Habertürk
    Takipde Kalın!
      Günlük gelişmeleri takip edebilmek için habertürk uygulamasını indirin

        Türkiye’nin kalbi Taksim’de patlatılan bomba ve sebep olduğu trajedi çok korkunç!

        Yaşanan acıyı anlatmaya hiçbir kelime, hiçbir cümle, hiçbir paragraf yeterli değil…

        Ne desek boş…

        Ne yazsak hayatını kaybedenlerin geride bıraktığı insanların ızdırabını dindirmek mümkün değil.

        Allah hepsine rahmet eylesin…

        Ailelerine de sabır versin.

        Hepimiz hala olayın şokunu yaşıyoruz.

        Atlatmak da pek kolay olmayacak gibi görünüyor çünkü uzun zamandan bu yana İstanbul ilk kez böyle bir terör saldırısı ile karşı karşıya kaldı.

        En önce şu dipnotu dikkatinize düşeyim değerli okurlarım;

        Bu kesinlikle “zaman ayarlı” bir saldırı…

        Patlama haberini duyar duymaz kendi kendime kurduğum cümle şu oldu; “Demek ki Türkiye’de iyi giden bir şeyler var ya da Türkiye iyi şeyler yapıyor!”

        Çünkü nereden, hangi örgüt tarafından tertip edilmişse edilsin, bu saldırıyla amaç; Türkiye’nin moralini bozmak, motivasyonunu dağıtmak!

        Yakalanan ve Suriye kökenli olduğu açıklanan terörist kadının polisteki ifadesine göre talimat PKK/PYD tarafından verilmiş.

        Bazıları terörist kadının dış görüntüsü, kökeni ve eylemi gerçekleştirirken izlediği yol ve yöntem dolayısıyla doğruyu söylemediğini yani dediği gibi PKK/PYD’den değil, başka bir örgüt mensubu olabileceğini iddia ediyor.

        Doğru olabilir bu yaklaşım çünkü tuhaflıklar var gerçekten.

        Başka bir alçaklık olabilir arkasında ve hedef şaşırtmak için de PKK/PYD demiş olabilir.

        Ancak kesin olarak böyledir dememek lazım zira PKK/PYD de ak sütten çıkmış ak kaşık falan değil.

        Daha 1.5 ay önce Mersin’deki polis evine 2 genç kadın teröristle saldırı düzenleyen de onlardı.

        Ve hatırlatırım o saldırıyı üstlenen Kandil, benzer eylemlerinin devam edeceğini de apaçık ilan etmişti.

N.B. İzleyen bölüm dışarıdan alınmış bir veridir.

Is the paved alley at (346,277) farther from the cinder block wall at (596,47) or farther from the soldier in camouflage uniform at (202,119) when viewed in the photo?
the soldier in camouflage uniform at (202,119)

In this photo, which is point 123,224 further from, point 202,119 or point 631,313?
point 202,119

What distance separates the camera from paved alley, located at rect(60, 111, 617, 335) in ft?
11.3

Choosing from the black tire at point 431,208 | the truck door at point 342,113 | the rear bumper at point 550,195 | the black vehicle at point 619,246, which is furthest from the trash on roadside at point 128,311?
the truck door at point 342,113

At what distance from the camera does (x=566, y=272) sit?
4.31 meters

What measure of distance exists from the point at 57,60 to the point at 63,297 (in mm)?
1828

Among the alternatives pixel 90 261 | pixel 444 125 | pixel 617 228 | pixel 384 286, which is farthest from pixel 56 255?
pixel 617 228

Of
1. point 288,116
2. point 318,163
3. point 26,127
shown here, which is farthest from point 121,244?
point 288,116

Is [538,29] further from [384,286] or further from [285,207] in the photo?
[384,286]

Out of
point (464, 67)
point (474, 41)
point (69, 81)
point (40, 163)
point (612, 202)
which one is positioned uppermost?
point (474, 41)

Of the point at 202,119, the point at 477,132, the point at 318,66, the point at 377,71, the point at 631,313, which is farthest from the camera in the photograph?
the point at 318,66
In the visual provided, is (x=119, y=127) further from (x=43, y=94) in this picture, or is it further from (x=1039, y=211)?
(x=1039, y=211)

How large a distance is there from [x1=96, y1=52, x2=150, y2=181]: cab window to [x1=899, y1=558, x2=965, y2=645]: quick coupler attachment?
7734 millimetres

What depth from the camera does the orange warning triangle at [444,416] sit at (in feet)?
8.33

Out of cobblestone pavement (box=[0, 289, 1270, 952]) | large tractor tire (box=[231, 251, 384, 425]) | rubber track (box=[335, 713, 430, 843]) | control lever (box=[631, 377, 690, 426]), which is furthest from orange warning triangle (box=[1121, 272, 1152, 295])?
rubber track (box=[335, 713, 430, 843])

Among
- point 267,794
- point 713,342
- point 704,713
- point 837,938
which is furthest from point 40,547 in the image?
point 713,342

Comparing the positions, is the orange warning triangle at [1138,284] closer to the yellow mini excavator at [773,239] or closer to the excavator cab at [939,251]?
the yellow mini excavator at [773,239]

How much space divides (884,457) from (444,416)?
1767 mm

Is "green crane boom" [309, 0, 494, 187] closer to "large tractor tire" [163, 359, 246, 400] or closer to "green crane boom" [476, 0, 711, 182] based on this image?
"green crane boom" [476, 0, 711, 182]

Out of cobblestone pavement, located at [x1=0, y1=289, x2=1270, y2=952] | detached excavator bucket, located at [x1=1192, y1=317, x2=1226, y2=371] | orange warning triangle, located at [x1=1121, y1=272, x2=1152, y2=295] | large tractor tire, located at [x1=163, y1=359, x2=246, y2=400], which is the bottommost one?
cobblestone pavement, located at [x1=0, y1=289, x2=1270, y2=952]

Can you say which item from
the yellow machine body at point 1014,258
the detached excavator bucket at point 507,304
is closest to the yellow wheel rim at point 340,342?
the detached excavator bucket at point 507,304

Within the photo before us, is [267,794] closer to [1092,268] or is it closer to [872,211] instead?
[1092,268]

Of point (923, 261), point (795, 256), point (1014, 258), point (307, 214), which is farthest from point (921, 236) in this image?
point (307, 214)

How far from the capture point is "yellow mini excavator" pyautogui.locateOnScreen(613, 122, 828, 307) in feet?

        Bu arada yazıyı yazmadan önce terör ve güvenlik konusunda uzman birkaç ismi aradım.

        En çok merak edilen; “Saldırı önlenemez miydi?” sorusunu yönelttim.

        Hemen hepsi -ki bu insanlar alanında gerçekten uzman insanlar-; “Tabii ki kadın terörist fark edilmiş olsaydı önlenebilirdi ama İstiklal Caddesi gibi bir caddede bu durum çok anormal sayılmaz çünkü aşırı kalabalık ve çoğunlukla yabancıların ziyaret ettiği lokasyonda insan tipleri de birbirine benziyor” dedi…

        Kesinlikle haklılar.

        Çünkü bu caddeyi çok çok iyi biliyorum.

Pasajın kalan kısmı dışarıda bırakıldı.